Contemporary Korean shamans, the Mu dang, are "organized in a professional
association," but are considered to be on the "lowest rung of the social
ladder, along with prostitutes, shoe-menders, soothsayers, Buddhist monks,
and dancing girls," according to Kalweit.

What's the difference between a shaman, a witch, and a sorcerer?
Anthropologists, scholars, and other experts on and practitioners of the
occult, esoteric religions, and witchcraft don't always agree. Sometimes
those terms are used as stand-ins for more specific words.
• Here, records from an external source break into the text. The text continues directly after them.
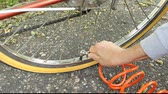 pompki : inflating a bicycle tire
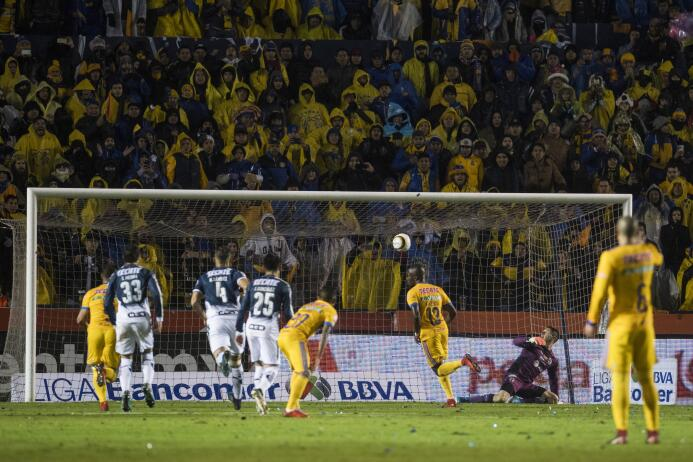 En Fotos: ¡Qué clase de empate! Tigres y Monterrey igualaron 1-1 en una...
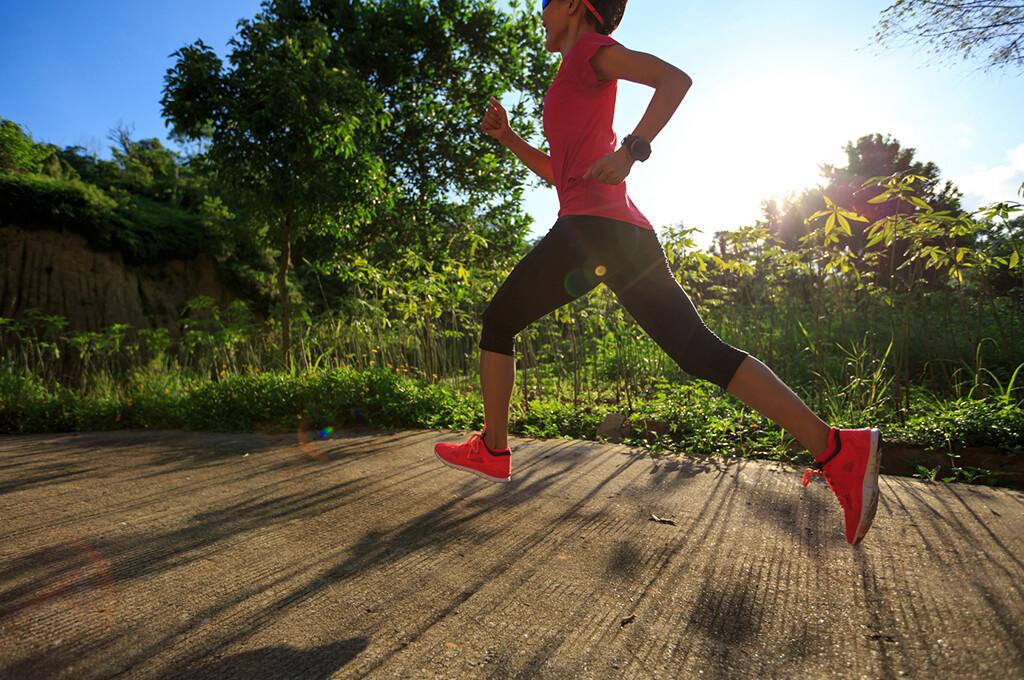 Ausgreifende Schritte stellen eine unnötige Belastung für die Beine dar, denn durch sie wird der Aufprall beim Auftreten umso härter. © lzf / fotolia.com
English nouns such as adept, alchemist, augurer, conjurer, diabolist,
diviner, enchanter, initiate, magician, magus, necromancer, priest,
priestess, thaumaturge, shaman, sorcerer, warlock, witch, and wizard are
applied to, and used by, practitioners of magic and those who write about
many different kinds of magic.

Any of the above practitioners may adhere to one or more forms or schools of
occult, esoteric, religious, and ritual or ceremonial magic. Some are benign,
others maleficent.

Terms such as shaman, medicine man, medicine woman, and witch doctor have
been used to describe persons who practicein whatever way-medical healing or
curative magic. These labels, however, are not definitive. In the popular
media they are used somewhat interchangeably, and often inaccurately.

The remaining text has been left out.